Anonymous Anonymous said...

nice piece, good to think of Argonon again. I had some great evenings in there. MS

10:47 AM  
Anonymous Anonymous said...

strong post oz. thanks

12:15 PM  
Anonymous Anonymous said...

Hi Ozzie, That's funny, I was just thinking about Argonon yesterday when I heard a report on NPR about the trend in new communities to make them people and pedestrian friendly as opposed to the typical suburbs. As usual you were ahead of your time.

5:39 AM  
Anonymous Anonymous said...

"A people without an agreed upon common basis to their actions is neither a community nor a nation. A people with a common ethic is a nation wherever they live. Thus, the place of habitation is secondary to a shared belief in the establishment of an harmonious world community just as we can select a global range of plants for a garden, we can select from all extant ethics and belief those elements that we see to be sustainable, useful, and beneficial to life and to our community."

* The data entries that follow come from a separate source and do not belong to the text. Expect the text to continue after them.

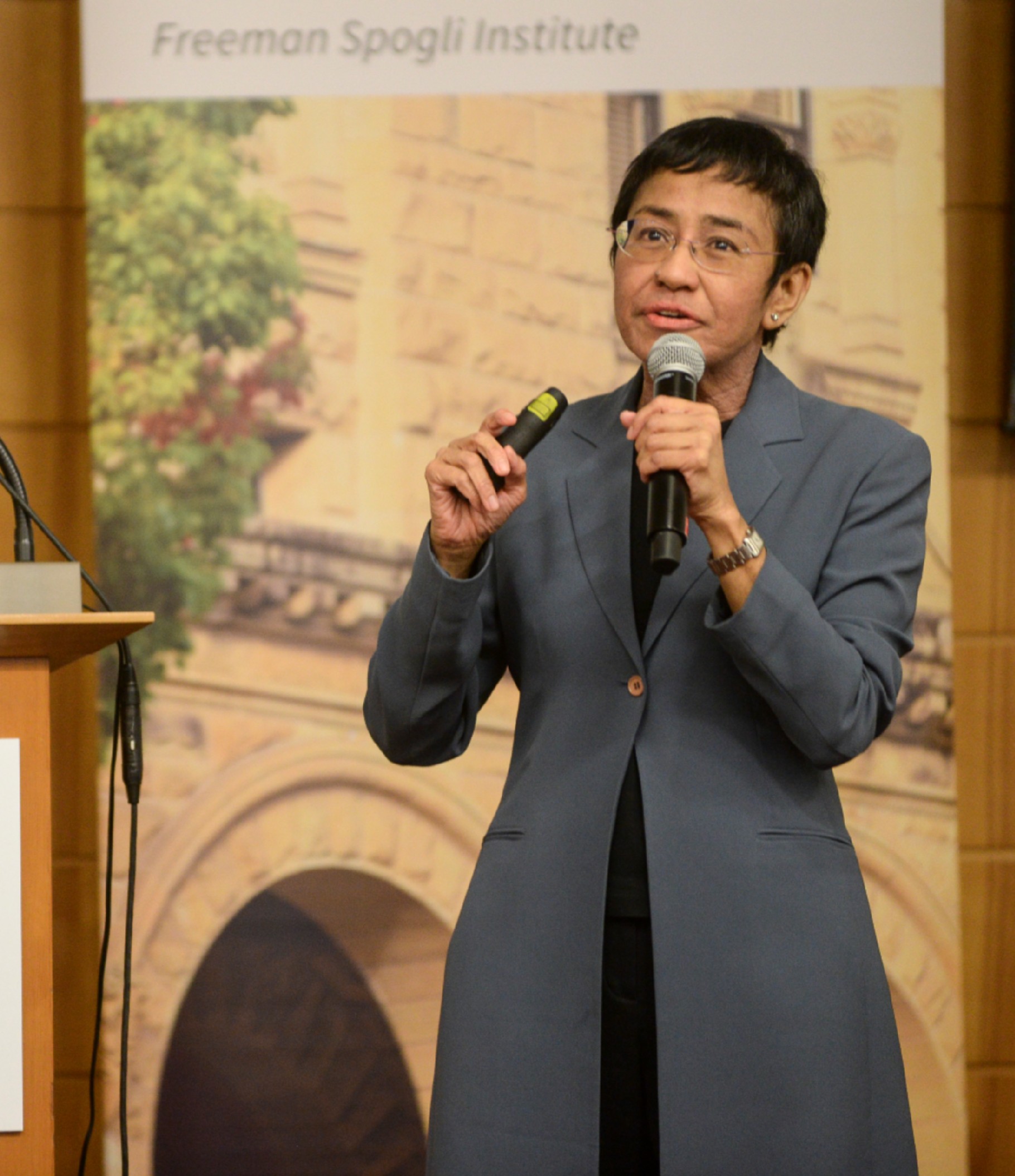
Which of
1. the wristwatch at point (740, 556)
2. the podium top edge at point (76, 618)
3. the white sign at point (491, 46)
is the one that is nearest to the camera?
the podium top edge at point (76, 618)

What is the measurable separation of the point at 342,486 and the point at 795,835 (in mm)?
1824

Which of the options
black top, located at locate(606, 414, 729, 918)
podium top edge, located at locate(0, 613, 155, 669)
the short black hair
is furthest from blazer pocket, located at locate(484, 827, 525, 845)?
the short black hair

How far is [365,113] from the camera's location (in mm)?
3092

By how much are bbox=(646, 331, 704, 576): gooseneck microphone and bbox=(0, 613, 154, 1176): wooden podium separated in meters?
0.47

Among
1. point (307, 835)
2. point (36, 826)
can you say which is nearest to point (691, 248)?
point (36, 826)

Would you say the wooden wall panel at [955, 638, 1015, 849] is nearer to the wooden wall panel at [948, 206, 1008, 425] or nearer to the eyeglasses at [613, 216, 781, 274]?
the wooden wall panel at [948, 206, 1008, 425]

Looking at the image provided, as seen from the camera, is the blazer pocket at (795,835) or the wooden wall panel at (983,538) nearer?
the blazer pocket at (795,835)

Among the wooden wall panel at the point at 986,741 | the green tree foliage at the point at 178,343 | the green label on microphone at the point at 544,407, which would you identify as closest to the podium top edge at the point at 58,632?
the green label on microphone at the point at 544,407

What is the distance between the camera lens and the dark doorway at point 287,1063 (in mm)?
3068

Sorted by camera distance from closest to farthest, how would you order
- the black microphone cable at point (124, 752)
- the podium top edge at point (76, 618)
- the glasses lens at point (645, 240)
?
the podium top edge at point (76, 618)
the black microphone cable at point (124, 752)
the glasses lens at point (645, 240)

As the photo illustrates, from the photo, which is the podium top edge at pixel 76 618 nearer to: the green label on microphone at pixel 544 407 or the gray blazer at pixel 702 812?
the gray blazer at pixel 702 812

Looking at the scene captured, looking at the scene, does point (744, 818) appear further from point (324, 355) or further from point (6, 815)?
point (324, 355)

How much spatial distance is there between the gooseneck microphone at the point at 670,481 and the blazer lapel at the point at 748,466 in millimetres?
115

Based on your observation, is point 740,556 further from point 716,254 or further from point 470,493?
point 716,254
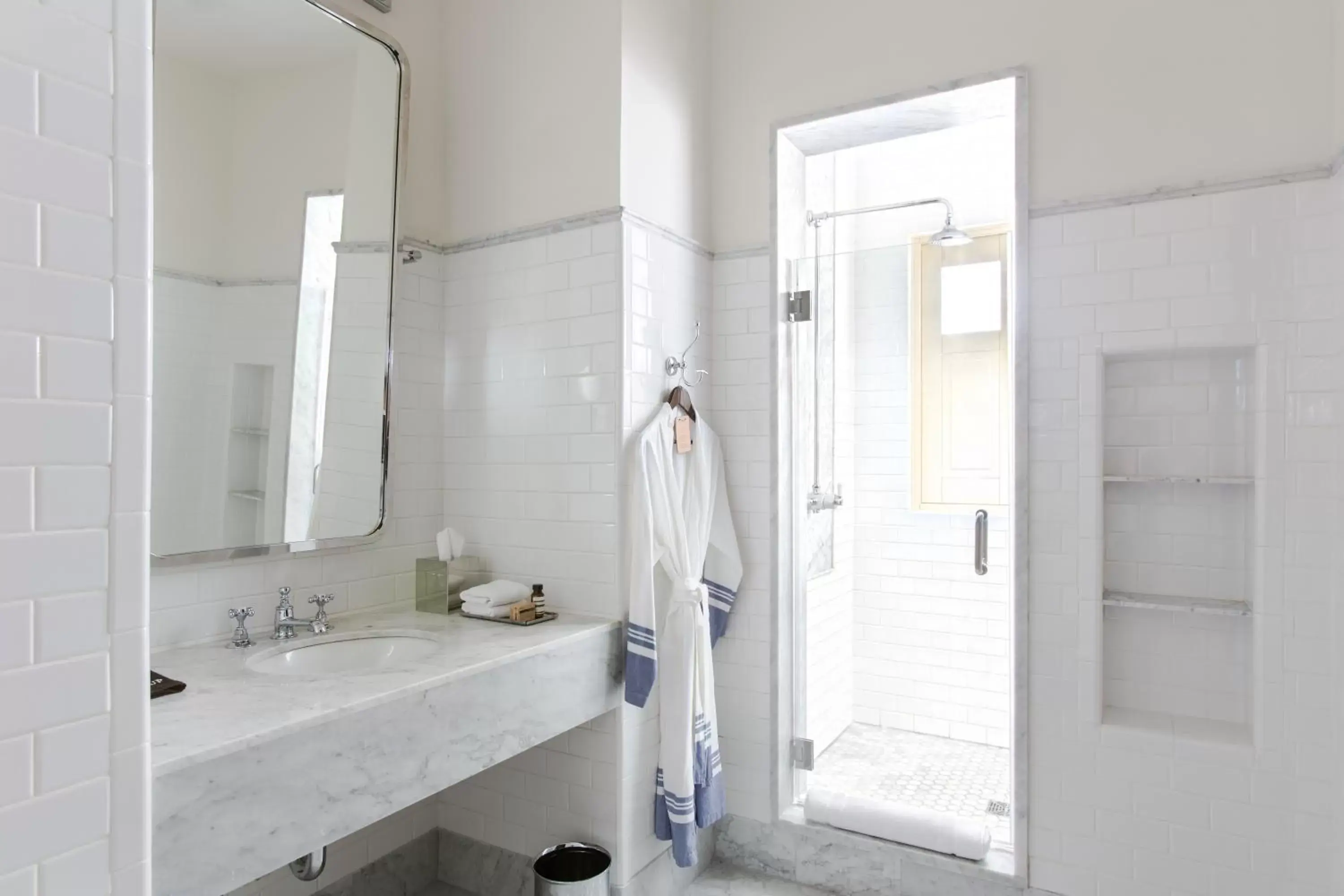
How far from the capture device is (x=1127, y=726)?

This is the beginning of the last chapter of Bill Mollison's, Permaculture - A designer's Manual. The chapter is titled Strategies for an alternative nation. It is a good resource for looking at city building.

Everything from ethics, alternatives to political systems, extended families, trusts and legal strategies.

He also heads the chapter with a quote from William Blake. "He who desires but acts not, breeds pestilence."